Discipleship
Jesus Shaped People
Wilmslow Parish Churches
A Discipleship Adventure

Revd Eddie Roberts, Rector of Wilmslow Parish Churches
I want to tell you a bit about our journey with Jesus Shaped People.
To explain how it started, I need to take you back a few years to when I was in Manchester Diocese. Back in 2019, I was introduced to Gordon Dey and the team behind Jesus Shaped People — a brilliant whole-church discipleship adventure designed for parishes in areas of deprivation. At that point, I was looking after three churches in Blackley, which rapidly became four, then five, and eventually six as nearby parishes fell vacant. We were trying to operate as one big, slightly chaotic parish, and we desperately needed something that would help us work together.
Jesus Shaped People turned out to be exactly that. It’s a 15-week journey based around five key priorities of Jesus — his love for people, the centrality of God’s word, the importance of team building, the life of prayer, and the prophetic challenge that grows out of all of those things. The idea is that you teach it on Sundays and let it run through everything else — PCC meetings, small groups, coffee mornings, mission planning, all of it. It gives the whole church a common language and a shared sense of purpose.
In North Manchester, that language really caught on. We started talking about Jesus-shaped conversations, Jesus-shaped decisions, even a Jesus-shaped budget. People who hadn’t said much before began joining in with energy and confidence. It helped to pull very different congregations together around something simple but powerful — the character and priorities of Jesus himself.
Fast forward to 2023, when I moved to Wilmslow. Very different context — much more affluent, very leafy — but actually facing similar questions about identity and direction. The church was active and friendly but unsure what it was for. So I thought, why not give Jesus Shaped People another go?
We began the course, and within weeks it had taken off. Before that, there were no midweek Bible studies or small groups. By the end, around forty people — about a quarter of the regular congregation — were meeting weekly in discipleship groups. And again, that shared language began to emerge. People started asking things like, “What would a Jesus-shaped event look like?” or “How do we make our PCC more Jesus-shaped?” It sounds simple, but it’s transformative when a church starts thinking like that.

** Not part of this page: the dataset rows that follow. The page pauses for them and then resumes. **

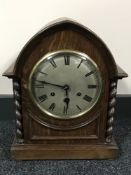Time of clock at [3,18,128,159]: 5:46
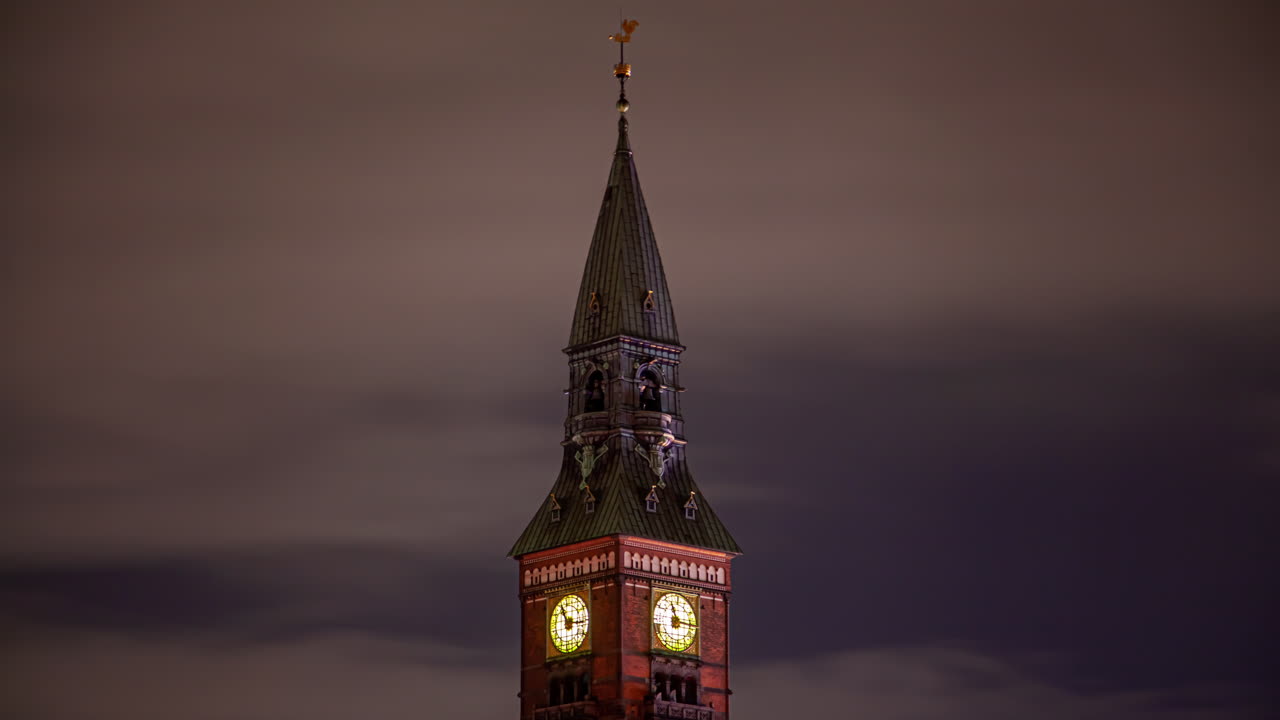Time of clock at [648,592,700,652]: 11:16
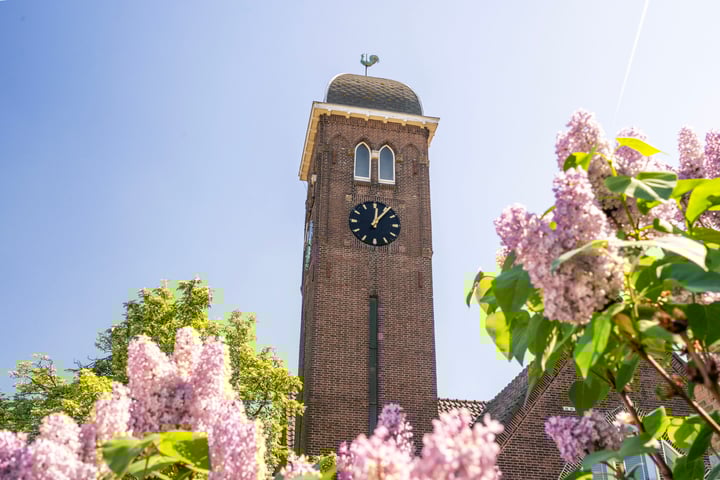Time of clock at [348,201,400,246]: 12:06
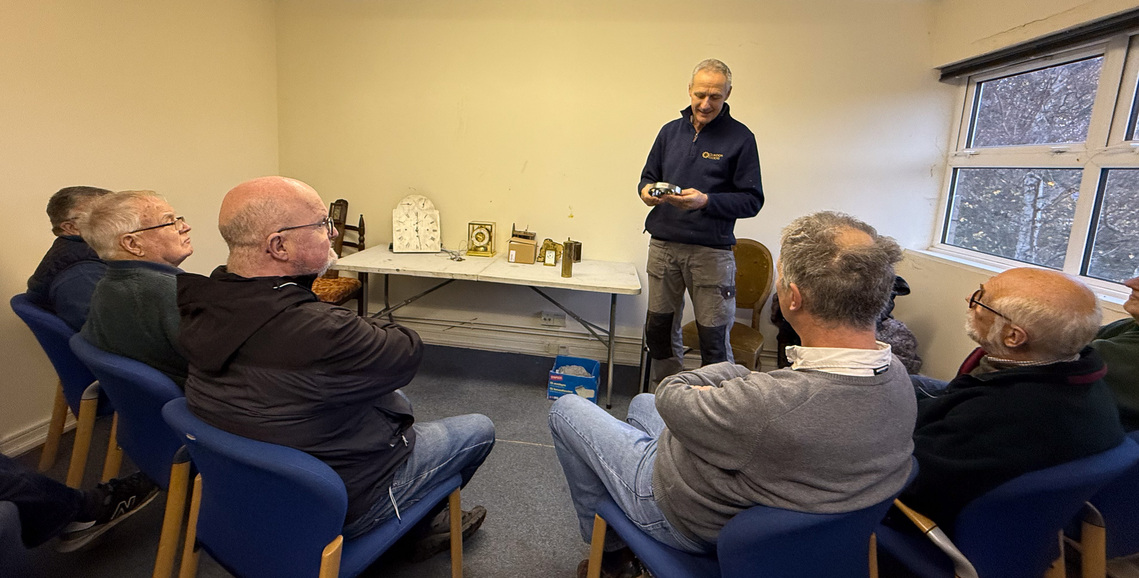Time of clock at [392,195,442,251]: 12:28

We have woven it into everything we do. Midweek worship picks up Sunday’s teaching. Small groups revisit the same themes. Even our community lunch club has flyers with a short reflection on the Sunday topic, just to keep the conversation going. It’s about making sure that discipleship doesn’t stop when you leave church on a Sunday — it carries on into every part of life.
For me, Jesus Shaped People has been more than a course; it’s been a way of helping the church rediscover who we are and what we’re for. It’s brought a sense of unity, continuity, and focus that’s been a real blessing. And if you’re looking for something to help your church grow in confidence and discipleship, I can’t recommend it highly enough.
It’s simple, it’s biblical, and — most importantly — it keeps us centred on Jesus. And at the end of the day, that’s exactly what we’re supposed to be about.